From January 1995 through December 2003, operations for bronchiectasis were performed in 81 patients. Demographic features, type of resection, and operative morbidity and mortality were evaluated. The outcomes related to overall "social" or nonpulmonary functional status were classified and compared according to a scale constructed to assess patients' well-being preoperatively and at the 6th postoperative month.

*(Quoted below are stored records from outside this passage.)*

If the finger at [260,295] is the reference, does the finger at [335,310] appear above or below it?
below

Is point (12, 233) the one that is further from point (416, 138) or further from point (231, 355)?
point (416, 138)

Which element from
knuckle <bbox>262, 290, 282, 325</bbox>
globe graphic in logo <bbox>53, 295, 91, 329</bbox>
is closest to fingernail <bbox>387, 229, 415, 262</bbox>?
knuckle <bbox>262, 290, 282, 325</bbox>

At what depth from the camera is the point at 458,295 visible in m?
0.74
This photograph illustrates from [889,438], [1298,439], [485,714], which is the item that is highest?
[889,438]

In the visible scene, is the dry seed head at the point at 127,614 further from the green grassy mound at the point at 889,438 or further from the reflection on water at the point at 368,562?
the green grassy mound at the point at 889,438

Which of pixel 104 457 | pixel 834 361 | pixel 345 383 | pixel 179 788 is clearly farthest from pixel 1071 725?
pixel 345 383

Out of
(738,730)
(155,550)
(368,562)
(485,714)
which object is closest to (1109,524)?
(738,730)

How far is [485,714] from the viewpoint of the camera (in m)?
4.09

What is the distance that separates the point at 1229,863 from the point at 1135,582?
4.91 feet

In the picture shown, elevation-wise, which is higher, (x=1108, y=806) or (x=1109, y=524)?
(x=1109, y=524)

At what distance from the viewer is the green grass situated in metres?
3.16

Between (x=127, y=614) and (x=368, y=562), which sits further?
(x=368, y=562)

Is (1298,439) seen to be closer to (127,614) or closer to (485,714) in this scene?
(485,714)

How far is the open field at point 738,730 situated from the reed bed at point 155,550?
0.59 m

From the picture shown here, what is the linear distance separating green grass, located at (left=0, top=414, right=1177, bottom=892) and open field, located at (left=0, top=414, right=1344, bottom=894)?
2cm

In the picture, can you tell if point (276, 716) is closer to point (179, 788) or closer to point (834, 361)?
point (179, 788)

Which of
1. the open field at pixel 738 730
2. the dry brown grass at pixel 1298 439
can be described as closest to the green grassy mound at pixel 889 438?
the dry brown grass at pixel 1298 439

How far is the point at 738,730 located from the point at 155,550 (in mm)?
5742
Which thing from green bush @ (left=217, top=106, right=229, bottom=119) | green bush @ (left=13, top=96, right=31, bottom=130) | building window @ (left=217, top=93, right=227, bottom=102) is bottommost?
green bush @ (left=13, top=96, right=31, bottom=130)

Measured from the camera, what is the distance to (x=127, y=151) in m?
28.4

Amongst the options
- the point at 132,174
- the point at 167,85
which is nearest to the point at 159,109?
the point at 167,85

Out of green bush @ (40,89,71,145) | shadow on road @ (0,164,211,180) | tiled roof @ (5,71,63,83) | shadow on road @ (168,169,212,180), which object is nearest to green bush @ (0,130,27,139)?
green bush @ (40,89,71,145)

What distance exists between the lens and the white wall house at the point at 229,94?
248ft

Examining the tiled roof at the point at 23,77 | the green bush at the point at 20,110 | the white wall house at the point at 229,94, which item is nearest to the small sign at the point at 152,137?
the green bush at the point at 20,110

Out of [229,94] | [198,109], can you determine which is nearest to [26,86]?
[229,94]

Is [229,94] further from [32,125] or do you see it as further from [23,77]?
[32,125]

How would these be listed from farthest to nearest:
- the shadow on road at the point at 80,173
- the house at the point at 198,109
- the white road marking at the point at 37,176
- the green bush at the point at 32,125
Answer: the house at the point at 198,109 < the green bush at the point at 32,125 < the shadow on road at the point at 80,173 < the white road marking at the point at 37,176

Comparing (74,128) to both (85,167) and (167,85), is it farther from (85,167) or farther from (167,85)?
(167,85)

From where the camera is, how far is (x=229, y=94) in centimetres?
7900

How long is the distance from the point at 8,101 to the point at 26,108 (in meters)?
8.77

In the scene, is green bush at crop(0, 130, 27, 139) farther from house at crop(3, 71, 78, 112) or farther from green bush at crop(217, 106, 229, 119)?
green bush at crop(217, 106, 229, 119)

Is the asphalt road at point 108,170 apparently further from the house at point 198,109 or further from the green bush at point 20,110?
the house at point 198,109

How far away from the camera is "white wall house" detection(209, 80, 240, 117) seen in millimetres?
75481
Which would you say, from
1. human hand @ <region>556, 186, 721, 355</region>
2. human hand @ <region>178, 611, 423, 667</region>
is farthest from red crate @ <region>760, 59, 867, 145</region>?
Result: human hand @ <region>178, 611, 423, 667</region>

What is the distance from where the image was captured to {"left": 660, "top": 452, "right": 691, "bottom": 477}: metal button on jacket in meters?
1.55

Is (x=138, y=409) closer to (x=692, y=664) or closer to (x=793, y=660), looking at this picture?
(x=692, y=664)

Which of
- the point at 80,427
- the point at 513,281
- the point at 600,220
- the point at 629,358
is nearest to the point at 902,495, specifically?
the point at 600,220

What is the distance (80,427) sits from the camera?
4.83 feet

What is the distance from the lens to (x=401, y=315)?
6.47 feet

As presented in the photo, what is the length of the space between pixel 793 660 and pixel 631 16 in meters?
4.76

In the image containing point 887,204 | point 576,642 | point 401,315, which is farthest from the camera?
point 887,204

The mean age was 24.4 years and 47 patients (58%) were male. Surgical treatment was lobectomy in 37 (45%), pneumonectomy in 10 (12%), segmentectomy in 13 (16%), and lobectomy plus segmentectomy in 22 (27%) of the operations. Complete resection of disease was achieved in 69 patients (85%). There was no operative mortality. The rate of morbidity was 18.3%. Improvement to a functional status of excellent was observed in 81.7% and improvement to a status of good was seen in 12.7% of patients; 5.6% experienced no change. The results of complete resection were significantly better than those of incomplete resection (P=.0015).
Functional results of surgical treatment for bronchiectasis in this series suggest that the outcomes are favorable and promising, particularly in selected patients with sufficient pulmonary reserves and localized disease who are suitable for complete resection.
近几十年来,发达国家支气管扩张症的患病率显著下降。然而,在土耳其等发展中国家,支气管扩张症的手术切除在胸外科实践中仍起着重要作用。本研究旨在评估支气管扩张症手术治疗的效果,特别是在对功能健康影响方面。
1995年1月至2003年12月,对81例患者进行了支气管扩张症手术。评估了人口统计学特征、切除类型以及手术发病率和死亡率。根据术前和术后第6个月评估患者健康状况的量表,对与整体“社会”或非肺部功能状态相关的结果进行分类和比较。
平均年龄为24.4岁,47例(58%)为男性。37例(45%)手术为肺叶切除术,10例(12%)为全肺切除术,13例(16%)为肺段切除术,22例(27%)为肺叶切除加肺段切除术。69例(85%)患者实现了疾病的完全切除。无手术死亡。发病率为18.3%。81.7%的患者功能状态改善为优秀等级,12.7%的患者改善为良好等级;5.6%的患者无变化。完全切除的结果明显优于不完全切除(P = 0.0015)。
本系列支气管扩张症手术治疗的功能结果表明,效果良好且前景乐观,特别是对于有足够肺储备且疾病局限、适合完全切除的特定患者。